However, this increase in the computational efficiency of asset-centric models comes at the expense of the ability to represent contagious and directionally specific patterns in wildfire likelihood with the same level of detail as landscape fire simulation models. The first reason for this is that asset-centric models generally consider a fixed spatial scale, such as the use of a fixed neighbourhood radius (Beverly et al. 2021), fixed polygons (Liberatore et al. 2021) or a fixed resolution of input variables (Sharma et al. 2022). Fixed scale models like these are unable to represent the multi-scale nature of contagious fire spread processes that influence wildfire likelihood (Parisien et al. 2010; Parks et al. 2011; Thompson and Calkin 2011). The second reason is that asset-centric models generally do not consider the directionally specific interactions of weather, fuel and topography factors that govern wildfire processes (Beverly et al. 2021). Asset-centric models that do not consider directionality are unable to represent patterns in wildfire likelihood such as fire shadows (Parisien et al. 2020), which are inherently directionally specific. As a result, many asset-centric models do not accurately reflect wildfire likelihood or the influence of barriers to fire spread, including those created by the interventions implemented by managers (Parisien et al. 2020). The model of Price et al. (2015a) is an exception, because it is able to incorporate multiple scales and directionally specific interactions between weather, fuel and topography factors into an estimate of wildfire likelihood, making it suitable for problems like evaluating landscape interventions (Price and Bedward 2020). However, this model only considers linear paths between ignition and receiver points, making it incapable of accounting for fire to spread in a variety of directions, including around obstacles.

Given the low computational efficiency of landscape fire simulation models and the reduced level of detail with which asset-centric models represent certain wildfire processes, there is an opportunity to develop a new modelling approach that can overcome these limitations.
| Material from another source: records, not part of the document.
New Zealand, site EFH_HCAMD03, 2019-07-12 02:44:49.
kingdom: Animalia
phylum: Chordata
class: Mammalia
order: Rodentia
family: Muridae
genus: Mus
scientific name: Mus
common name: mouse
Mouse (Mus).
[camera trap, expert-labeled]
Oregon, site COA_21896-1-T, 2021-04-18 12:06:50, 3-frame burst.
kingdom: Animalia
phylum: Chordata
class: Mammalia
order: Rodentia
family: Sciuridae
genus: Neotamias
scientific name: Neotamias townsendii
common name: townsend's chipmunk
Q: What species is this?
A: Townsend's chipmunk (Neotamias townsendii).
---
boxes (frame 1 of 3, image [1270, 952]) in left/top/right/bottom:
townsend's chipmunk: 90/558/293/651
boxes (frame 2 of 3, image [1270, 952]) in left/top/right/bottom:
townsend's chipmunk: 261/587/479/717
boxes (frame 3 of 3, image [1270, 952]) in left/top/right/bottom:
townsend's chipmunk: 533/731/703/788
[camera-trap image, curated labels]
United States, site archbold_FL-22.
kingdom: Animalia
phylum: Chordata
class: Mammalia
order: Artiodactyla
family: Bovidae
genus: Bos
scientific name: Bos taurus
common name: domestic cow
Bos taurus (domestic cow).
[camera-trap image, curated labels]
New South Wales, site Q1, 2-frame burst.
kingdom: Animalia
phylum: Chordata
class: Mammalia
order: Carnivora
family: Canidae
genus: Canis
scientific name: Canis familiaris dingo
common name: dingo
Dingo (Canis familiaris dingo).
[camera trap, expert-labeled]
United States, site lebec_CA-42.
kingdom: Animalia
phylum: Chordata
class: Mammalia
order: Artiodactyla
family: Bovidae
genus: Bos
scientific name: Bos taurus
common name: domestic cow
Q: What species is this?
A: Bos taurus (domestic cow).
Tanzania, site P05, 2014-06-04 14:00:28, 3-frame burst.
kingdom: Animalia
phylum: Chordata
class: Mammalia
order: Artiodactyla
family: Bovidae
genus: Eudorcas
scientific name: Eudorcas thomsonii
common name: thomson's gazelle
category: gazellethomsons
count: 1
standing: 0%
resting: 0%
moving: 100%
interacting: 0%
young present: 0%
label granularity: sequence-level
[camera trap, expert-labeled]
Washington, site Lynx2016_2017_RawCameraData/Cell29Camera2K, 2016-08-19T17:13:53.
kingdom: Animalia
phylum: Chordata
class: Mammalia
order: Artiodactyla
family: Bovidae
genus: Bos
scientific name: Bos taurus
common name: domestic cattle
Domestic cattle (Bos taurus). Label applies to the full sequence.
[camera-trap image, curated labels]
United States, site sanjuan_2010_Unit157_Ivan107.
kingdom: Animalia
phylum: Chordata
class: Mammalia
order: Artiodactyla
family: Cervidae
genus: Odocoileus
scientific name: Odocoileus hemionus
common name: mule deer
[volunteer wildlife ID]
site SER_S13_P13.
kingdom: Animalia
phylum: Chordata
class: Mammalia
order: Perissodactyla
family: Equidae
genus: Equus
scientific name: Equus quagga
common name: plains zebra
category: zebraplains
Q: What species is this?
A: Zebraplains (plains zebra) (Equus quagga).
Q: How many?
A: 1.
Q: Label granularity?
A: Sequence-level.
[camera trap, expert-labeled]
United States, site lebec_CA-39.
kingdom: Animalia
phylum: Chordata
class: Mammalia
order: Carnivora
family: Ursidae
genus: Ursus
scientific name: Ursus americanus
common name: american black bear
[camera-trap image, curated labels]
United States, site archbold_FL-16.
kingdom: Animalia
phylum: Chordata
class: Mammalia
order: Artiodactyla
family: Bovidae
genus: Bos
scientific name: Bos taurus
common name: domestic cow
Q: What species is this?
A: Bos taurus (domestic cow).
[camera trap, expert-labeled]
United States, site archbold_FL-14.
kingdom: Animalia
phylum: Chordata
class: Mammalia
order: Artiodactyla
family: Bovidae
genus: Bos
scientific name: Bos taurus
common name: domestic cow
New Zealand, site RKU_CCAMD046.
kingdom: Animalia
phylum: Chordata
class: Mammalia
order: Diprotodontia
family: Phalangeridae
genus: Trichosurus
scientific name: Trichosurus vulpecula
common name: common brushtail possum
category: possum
Such an approach would make it possible to perform computationally demanding analyses such as sensitivity and scenario analysis or optimisation, as mentioned earlier, while representing wildfire processes with an increased level of detail. Consequently, the first objective of this paper is to introduce a novel approach to quantifying wildfire likelihood that is both computationally efficient and able to represent wildfire processes in a more detailed manner. This is achieved by proposing a neighbourhood index that is conceptually similar to heuristic asset-centric models, and hence computationally efficient, but unlike existing asset-centric models, is able to represent the contagious, multi-scale and directionally specific interactions of fire behaviour factors that govern wildfire processes explicitly. The second objective of this paper is to assess the utility of the proposed neighbourhood index for a case study region in the Adelaide Hills in South Australia by: (i) comparing estimates of wildfire likelihood obtained using the proposed neighbourhood index with (a) corresponding burn probability estimates obtained using simulation-based models and (b) historical burnt areas; and (ii) comparing the computational effort required to obtain estimates of wildfire likelihood using the proposed neighbourhood index with that required by a simulation-based model.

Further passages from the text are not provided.